» **What the task requires**
Would you return every entry, exactly as it is written?

» **Listed entries**
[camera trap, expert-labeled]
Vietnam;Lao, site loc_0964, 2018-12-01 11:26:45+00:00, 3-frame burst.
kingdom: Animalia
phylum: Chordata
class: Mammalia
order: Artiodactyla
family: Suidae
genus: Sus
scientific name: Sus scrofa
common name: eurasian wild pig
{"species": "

» **Response area**
[camera trap, expert-labeled]
Vietnam;Lao, site loc_0964, 2018-12-01 11:26:45+00:00, 3-frame burst.
kingdom: Animalia
phylum: Chordata
class: Mammalia
order: Artiodactyla
family: Suidae
genus: Sus
scientific name: Sus scrofa
common name: eurasian wild pig
{"species": "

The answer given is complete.